Text passage:
# yashica or rollie



## mysteryscribe (Sep 28, 2006)

Im assuming everyone would rather have the rollie 44 than the yashica all things being equal..


----------



## Philip Weir (Sep 28, 2006)

Probably so "mysteryscribe"   but there's nothing wrong with the Yashica. My very first camera was a Yashica Matt. It was a great camera and have some magnificent shots taken by it.  But that's long long  ago, well before I bought a Rollei 3.5, then a Rollei 2.8 [which I still have] Then a Hasselbad outfit, then Hasselblad SWC, motorised Hasselblad, Cambo, Sinar, Nikons, Bronicas, Mamiya RB, and on and on it goes.   All did the job well, but as we all know, the operator behind the camera is more important than the camera. The camera is simply the tool.


----------



## mysteryscribe (Sep 28, 2006)

Philip Weir said:
			
		

> Probably so "mysteryscribe" but there's nothing wrong with the Yashica. My very first camera was a Yashica Matt. It was a great camera and have some magnificent shots taken by it. But that's long long ago, well before I bought a Rollei 3.5, then a Rollei 2.8 [which I still have] Then a Hasselbad outfit, then Hasselblad SWC, motorised Hasselblad, Cambo, Sinar, Nikons, Bronicas, Mamiya RB, and on and on it goes. All did the job well, but as we all know, the operator behind the camera is more important than the camera. The camera is simply the tool.


 
then im doomed.... my first med format was a rolliecord.  Paid 75 bucks used in 1970  I would hate to think how many times it paid for itself before I traded it for a kowa six... leaf shutter you know.


----------



## Mitica100 (Sep 28, 2006)

All things considered, Yashicas hold their own. Yeah, the Planars are great lenses and so are the Xenotars but I still prefer to shoot a Yashicamat with a Lumaxar (pre Yashinon) lens.

Mystery... If you want to try a Yashica 44 I can dig mine up and loan it to you for a month or so, to see whether you like it or not or compare it to a Rollie. All I'm asking is that you cover the shipping. As I recall, mine works well but I'll double check, if you're interested.


----------



## mysteryscribe (Sep 28, 2006)

no thanks i have a forty year policy not borrowing cameras... but i appreciate the offer.  I think I'm going to hold off on either.  Im going to shoot the revere and I might wear out of the 127nmood.


----------



## Mitica100 (Sep 28, 2006)

mysteryscribe said:
			
		

> no thanks i have a forty year policy not borrowing cameras...


 
   That's cool. Lemme know if you change your mind.


----------



## mysteryscribe (Sep 29, 2006)

thanks for the offer it is really generous.


----------



## Don Simon (Sep 29, 2006)

Just a thought, but if cost is an issue, how about looking for a different brand? Rolleis are the first name that pops up when TLRs are mentioned, and Yashica the second, so the prices of both always seem fairly high. When I was looking into getting a 6x6 TLR, I learned that Minolta produced a 4x4 TLR called the Miniflex; and Olympus also made one called the Eyeflex. I'd be surprised if Ricoh and some other Japanese companies didn't do the same; although some may be pretty rare I expect you could still get one for less than the cost of the Rollei or Yashica alternative.

Given instruction 1:
Count the lines in the entries below that contain the string "instances". Reply with the number only.

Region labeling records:

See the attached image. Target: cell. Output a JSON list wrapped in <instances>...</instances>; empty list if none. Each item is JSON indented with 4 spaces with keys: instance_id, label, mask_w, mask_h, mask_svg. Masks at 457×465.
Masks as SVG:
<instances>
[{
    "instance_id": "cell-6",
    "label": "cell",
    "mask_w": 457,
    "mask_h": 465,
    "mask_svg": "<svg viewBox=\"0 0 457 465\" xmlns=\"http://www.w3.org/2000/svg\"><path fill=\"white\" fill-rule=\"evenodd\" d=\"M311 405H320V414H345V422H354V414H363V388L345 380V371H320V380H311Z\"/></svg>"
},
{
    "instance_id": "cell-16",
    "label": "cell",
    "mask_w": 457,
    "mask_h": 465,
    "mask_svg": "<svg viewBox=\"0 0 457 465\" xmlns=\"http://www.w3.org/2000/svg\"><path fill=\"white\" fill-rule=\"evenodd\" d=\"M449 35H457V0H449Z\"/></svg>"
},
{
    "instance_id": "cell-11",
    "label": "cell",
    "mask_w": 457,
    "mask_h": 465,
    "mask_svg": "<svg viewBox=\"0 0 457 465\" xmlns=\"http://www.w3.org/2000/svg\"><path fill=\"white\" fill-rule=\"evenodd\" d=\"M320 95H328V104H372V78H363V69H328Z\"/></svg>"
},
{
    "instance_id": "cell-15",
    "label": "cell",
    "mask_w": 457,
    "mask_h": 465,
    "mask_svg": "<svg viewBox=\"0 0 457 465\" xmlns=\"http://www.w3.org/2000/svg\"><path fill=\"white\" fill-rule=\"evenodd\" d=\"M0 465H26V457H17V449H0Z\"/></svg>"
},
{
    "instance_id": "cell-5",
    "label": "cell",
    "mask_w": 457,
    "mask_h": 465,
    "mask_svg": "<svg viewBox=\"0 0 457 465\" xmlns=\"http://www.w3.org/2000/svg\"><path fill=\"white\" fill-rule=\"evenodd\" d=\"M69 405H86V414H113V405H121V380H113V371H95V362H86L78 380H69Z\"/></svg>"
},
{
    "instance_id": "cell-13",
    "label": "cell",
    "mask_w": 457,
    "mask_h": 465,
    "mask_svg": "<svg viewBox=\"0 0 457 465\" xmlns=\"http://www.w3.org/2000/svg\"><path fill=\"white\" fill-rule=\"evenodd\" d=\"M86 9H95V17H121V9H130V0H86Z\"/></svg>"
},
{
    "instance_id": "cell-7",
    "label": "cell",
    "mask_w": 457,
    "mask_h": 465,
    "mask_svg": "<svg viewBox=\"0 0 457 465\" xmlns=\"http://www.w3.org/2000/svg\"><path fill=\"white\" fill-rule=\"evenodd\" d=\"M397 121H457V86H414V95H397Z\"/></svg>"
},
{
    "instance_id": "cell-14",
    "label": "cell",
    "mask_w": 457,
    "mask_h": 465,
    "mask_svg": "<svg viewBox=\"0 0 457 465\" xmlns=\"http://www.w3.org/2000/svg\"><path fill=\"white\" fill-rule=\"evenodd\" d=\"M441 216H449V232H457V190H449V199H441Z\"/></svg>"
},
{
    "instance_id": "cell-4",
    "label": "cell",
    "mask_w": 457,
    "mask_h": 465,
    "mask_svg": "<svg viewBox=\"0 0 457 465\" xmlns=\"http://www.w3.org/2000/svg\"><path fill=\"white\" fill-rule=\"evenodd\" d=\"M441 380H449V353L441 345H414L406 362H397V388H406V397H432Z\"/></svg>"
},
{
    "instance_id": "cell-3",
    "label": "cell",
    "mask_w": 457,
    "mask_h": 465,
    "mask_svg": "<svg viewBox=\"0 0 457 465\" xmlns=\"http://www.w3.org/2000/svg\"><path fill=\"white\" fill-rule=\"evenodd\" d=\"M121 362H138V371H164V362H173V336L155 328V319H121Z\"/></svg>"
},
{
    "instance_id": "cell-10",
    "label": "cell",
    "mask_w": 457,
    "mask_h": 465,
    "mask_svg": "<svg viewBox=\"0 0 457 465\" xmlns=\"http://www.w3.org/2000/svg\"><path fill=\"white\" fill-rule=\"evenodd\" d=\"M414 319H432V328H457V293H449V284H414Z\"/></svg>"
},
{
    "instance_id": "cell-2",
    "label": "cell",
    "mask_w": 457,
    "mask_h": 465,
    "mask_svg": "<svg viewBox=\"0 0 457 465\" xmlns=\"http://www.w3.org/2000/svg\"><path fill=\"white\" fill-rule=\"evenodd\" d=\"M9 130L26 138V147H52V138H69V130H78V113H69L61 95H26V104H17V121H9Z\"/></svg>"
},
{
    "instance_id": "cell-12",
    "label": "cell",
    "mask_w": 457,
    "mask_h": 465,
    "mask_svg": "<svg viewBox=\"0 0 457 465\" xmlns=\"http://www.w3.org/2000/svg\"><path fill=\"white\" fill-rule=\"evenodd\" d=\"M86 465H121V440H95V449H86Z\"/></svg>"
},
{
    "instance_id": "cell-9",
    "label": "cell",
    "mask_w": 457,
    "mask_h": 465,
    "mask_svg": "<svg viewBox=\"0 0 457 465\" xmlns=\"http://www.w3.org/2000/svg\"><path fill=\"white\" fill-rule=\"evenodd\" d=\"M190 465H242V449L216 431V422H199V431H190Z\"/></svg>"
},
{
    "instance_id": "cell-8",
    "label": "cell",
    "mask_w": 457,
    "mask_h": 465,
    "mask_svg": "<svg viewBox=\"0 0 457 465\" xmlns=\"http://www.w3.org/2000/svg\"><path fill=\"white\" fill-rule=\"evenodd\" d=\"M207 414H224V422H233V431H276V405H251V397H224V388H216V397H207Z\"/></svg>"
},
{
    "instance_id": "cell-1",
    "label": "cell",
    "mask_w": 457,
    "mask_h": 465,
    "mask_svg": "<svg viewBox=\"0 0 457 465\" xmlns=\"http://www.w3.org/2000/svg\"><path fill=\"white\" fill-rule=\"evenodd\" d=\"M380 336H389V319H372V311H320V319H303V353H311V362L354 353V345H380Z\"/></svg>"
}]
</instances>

Given instruction 2:
In the camera forum thread, what was the name of the 4x4 TLR that Minolta produced?

Output 1:
3

Output 2:
The Miniflex.